Mortgage Minutes defines and describes escrow.
What is Escrow and how does it work? Escrow can be defined as a contractual arrangement in which a third party receives and disburses money or property for the primary transacting parties. The disbursement from escrow is dependent on conditions agreed to by the transacting parties. For the purpose of this discussion regarding mortgage, escrow is a trust account held in the borrower’s name to pay obligations such as property taxes and insurance premiums on behalf of the borrower.
Federal law allows the mortgage lender to require enough money in the escrow account to cover one full year of the bills (insurance, taxes) plus two months extra cushion. In Texas, Mortgage lenders are not required to pay interest to the borrower on escrow accounts.
When you buy a home, the seller is required to pay the pro-rated taxes to date. For example, if you loan is closing August 31, then the seller would pay 8 months of taxes into the buyer’s escrow account (Jan-Aug), and the buyer would be accountable in the escrow account and the buyer would pay the remainder of the year (Sept-Dec). The escrow account is reviewed and balanced at least once per year to ensure that there is enough money (but not more than allowed) to cover the anticipated tax bills.

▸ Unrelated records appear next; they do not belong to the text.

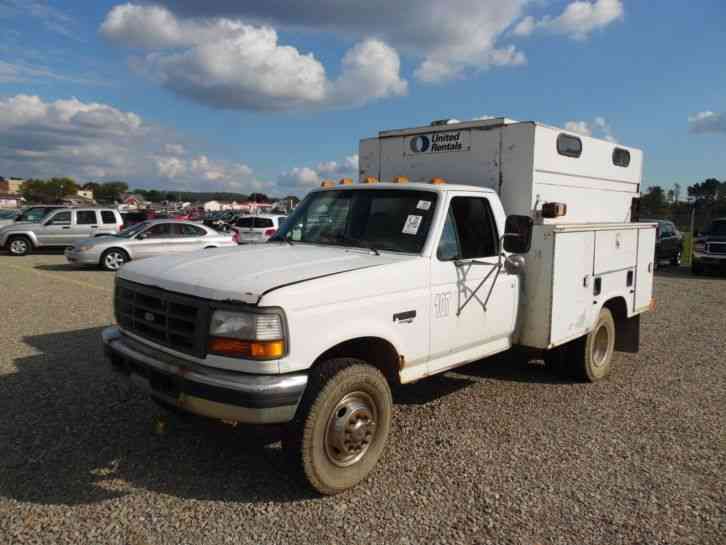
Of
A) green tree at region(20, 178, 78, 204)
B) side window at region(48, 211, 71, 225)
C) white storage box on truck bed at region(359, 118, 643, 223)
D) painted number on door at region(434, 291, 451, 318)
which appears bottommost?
painted number on door at region(434, 291, 451, 318)

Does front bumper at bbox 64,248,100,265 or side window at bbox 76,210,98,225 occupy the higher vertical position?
side window at bbox 76,210,98,225

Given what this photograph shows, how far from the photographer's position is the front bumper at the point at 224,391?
3.13 m

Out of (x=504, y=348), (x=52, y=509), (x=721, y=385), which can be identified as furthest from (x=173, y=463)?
(x=721, y=385)

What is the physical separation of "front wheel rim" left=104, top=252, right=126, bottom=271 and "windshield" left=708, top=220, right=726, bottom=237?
1789 cm

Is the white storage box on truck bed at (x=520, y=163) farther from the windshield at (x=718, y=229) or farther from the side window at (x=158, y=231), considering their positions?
the windshield at (x=718, y=229)

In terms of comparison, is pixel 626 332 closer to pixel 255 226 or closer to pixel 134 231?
pixel 134 231

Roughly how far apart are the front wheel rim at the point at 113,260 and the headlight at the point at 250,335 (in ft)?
45.1

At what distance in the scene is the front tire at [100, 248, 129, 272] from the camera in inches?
611

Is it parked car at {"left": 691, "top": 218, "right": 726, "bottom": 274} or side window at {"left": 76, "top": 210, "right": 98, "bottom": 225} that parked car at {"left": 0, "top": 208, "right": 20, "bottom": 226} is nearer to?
side window at {"left": 76, "top": 210, "right": 98, "bottom": 225}

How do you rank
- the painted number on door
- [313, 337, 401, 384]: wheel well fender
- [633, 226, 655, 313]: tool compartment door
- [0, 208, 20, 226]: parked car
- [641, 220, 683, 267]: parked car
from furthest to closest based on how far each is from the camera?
[0, 208, 20, 226]: parked car, [641, 220, 683, 267]: parked car, [633, 226, 655, 313]: tool compartment door, the painted number on door, [313, 337, 401, 384]: wheel well fender

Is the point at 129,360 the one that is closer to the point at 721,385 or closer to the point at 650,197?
the point at 721,385

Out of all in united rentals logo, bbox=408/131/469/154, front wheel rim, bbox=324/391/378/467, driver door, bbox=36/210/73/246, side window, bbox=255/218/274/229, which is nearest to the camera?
front wheel rim, bbox=324/391/378/467

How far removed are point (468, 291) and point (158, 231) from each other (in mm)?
13520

It is important to note that when a seller has tax exemptions on a property (such as the over 65 exemption, disability/veteran’s exemptions, etc. that the new buyer will not have on the property, the seller is only accountable to pay the pro-rated portion of the taxes based on the seller’s tax bill, and the buyer could have to pay a higher amount due to the potential loss of those exemptions. Note that the buyer should always follow up to file for the homestead exemption if the home is to be the buyer’s primary residence to get the homestead exemption.
The pro’s of escrow include 1) never having any surprise tax bills or insurance bills to pay, since the mortgage company will ensure these bills are paid from your escrow account each year, 2) allows the borrower to pay monthly for a bill that is due annually, which helps with cash flow budgeting, and 3) provides borrowers the ability to pay any shortfalls due to increased taxes over the following 12 months. The con of escrow is that the borrower is paying monthly for a bill that is generally due at the end of the year, and losing the opportunity to earn investment income and/or interest on those funds.
If you don’t want to escrow, most lenders will charge a higher interest rate or fee (generally 0.25%) to waive escrow and generally require higher down payments (usually 20%). Note that some loans, such as FHA will not allow the borrower to waive escrow. At the end of the day, the decision to escrow or not escrow is a personal decision, based on many factors, including loan type, fees, interest rate premiums, budgeting skills, and market interest rates.